● Requirement
The full set of lines below has to be duplicated exactly, with no picture kept.

● Data
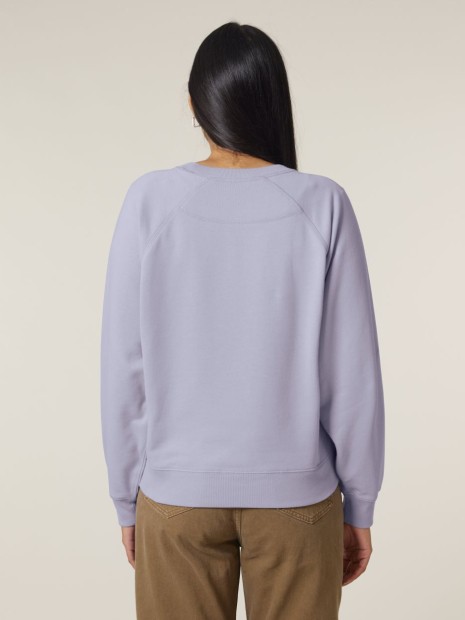 Sweat-shirts à personnaliser STANLEY/STELLA Stella Clara 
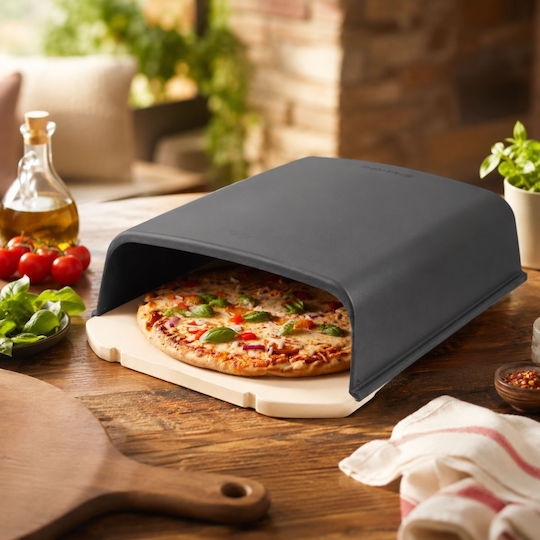 Broil King 69900 Cast Iron Baking Dome
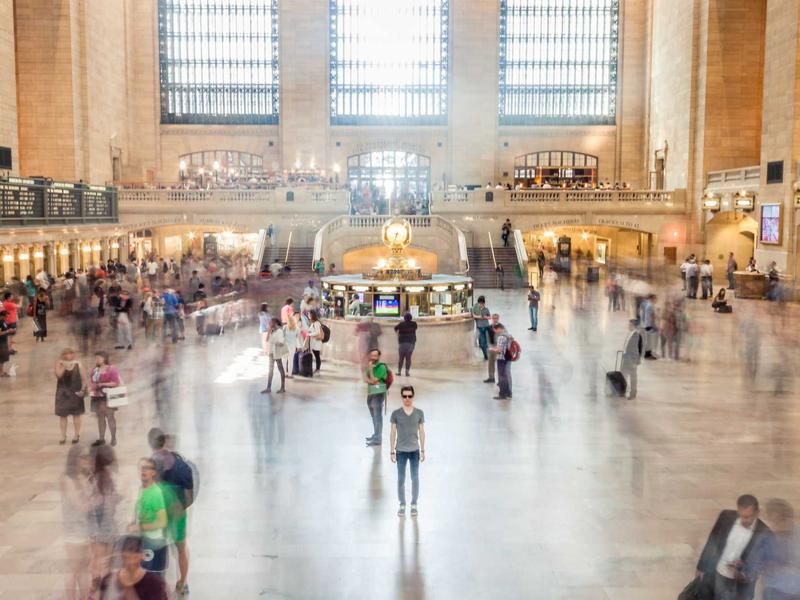 TG机器人全套<br>创建/配置/定制/防封一站式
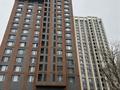 Склады · 7.3 м² за ~ 1.4 млн ₸ в Алматы, Бостандыкский р-н — фото 5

● Reply
 Sweat-shirts à personnaliser STANLEY/STELLA Stella Clara 
 Broil King 69900 Cast Iron Baking Dome
 TG机器人全套<br>创建/配置/定制/防封一站式
 Склады · 7.3 м² за ~ 1.4 млн ₸ в Алматы, Бостандыкский р-н — фото 5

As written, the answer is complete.